··· Listed entries

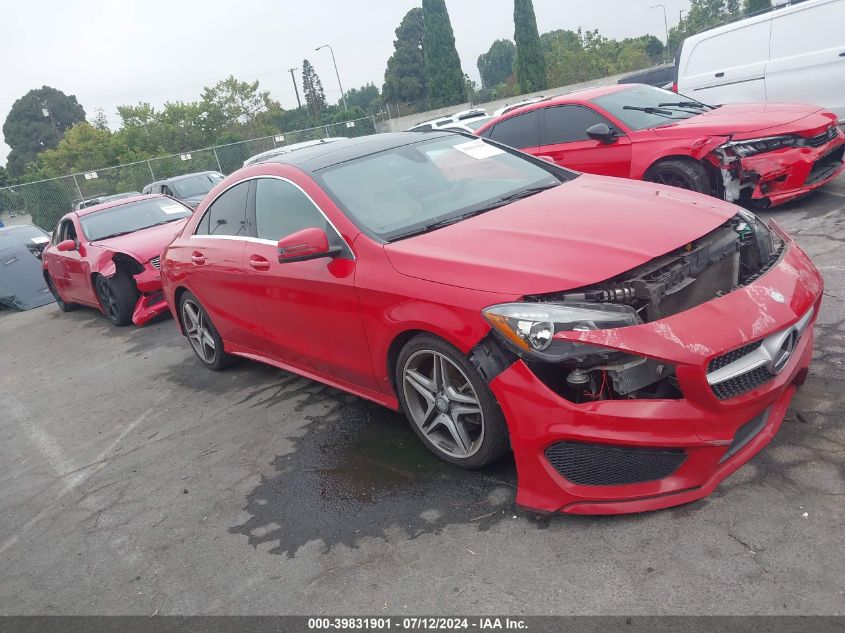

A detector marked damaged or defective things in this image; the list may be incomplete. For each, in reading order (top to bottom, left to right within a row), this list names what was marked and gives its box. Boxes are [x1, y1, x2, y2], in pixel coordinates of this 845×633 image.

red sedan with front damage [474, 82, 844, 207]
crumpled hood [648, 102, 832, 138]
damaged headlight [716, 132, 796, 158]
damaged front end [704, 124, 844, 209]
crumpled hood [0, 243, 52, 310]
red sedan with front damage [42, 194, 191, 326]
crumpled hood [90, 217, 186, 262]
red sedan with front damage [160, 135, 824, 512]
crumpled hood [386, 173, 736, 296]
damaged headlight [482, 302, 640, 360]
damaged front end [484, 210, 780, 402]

······
··· Listed entries

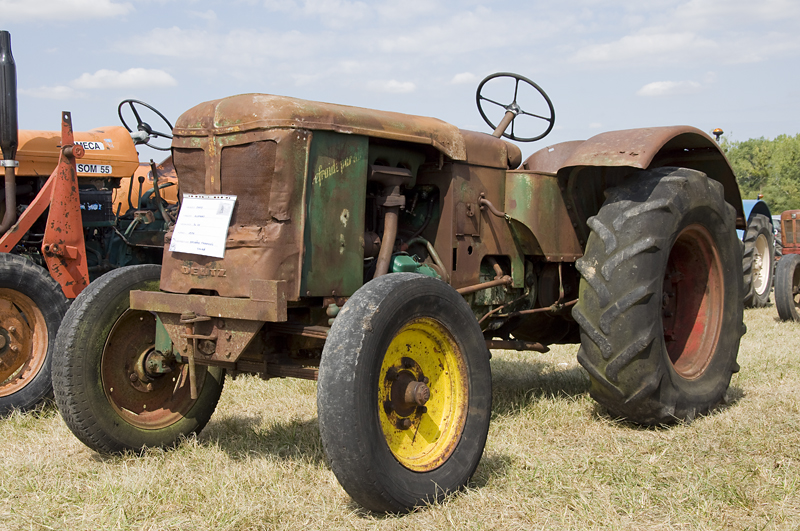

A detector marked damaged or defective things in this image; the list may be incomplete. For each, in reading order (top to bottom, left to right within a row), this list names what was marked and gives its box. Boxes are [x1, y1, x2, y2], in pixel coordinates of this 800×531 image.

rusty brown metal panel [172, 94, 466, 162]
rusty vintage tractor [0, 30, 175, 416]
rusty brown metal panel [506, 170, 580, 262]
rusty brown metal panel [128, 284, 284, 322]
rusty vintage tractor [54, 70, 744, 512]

······
··· Listed entries

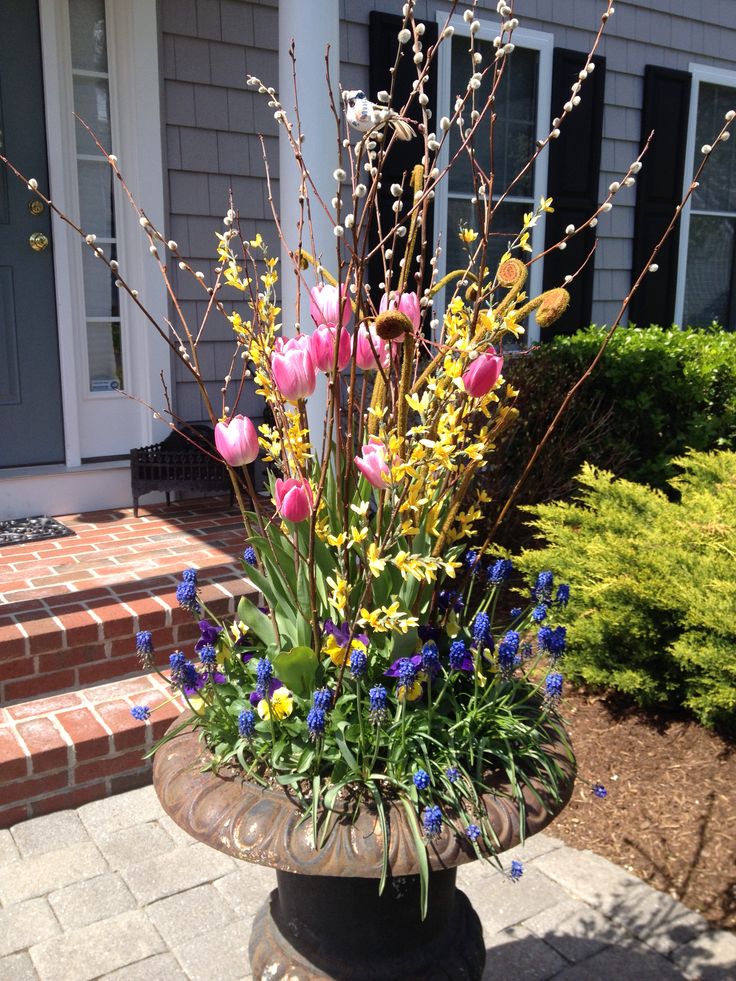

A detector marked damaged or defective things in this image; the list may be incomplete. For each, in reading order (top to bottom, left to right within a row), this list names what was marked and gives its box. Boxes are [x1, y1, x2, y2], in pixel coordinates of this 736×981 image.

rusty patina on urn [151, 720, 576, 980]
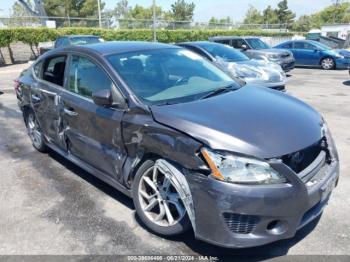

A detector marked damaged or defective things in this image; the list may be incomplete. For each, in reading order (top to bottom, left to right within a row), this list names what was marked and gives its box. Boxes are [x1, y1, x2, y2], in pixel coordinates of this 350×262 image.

······

Assignment> Although pictures appear among the entries, please set down only the lines from the one with "this 736×981 image." up to and including the one with "this 350×262 image.", word for word.

Completed task>
A detector marked damaged or defective things in this image; the list may be incomplete. For each, in reading order (top to bottom, left to right within a row), this list names what was marked and gives its box. Boxes are [x1, y1, x2, y2], in pixel coordinates of this 736×981 image.

rusty patina on urn [151, 720, 576, 980]

A detector marked damaged or defective things in this image; the list may be incomplete. For each, in reading order (top to bottom, left to right within a row), this list names what was marked and gives its box. Boxes are [x1, y1, x2, y2], in pixel coordinates of this 350×262 image.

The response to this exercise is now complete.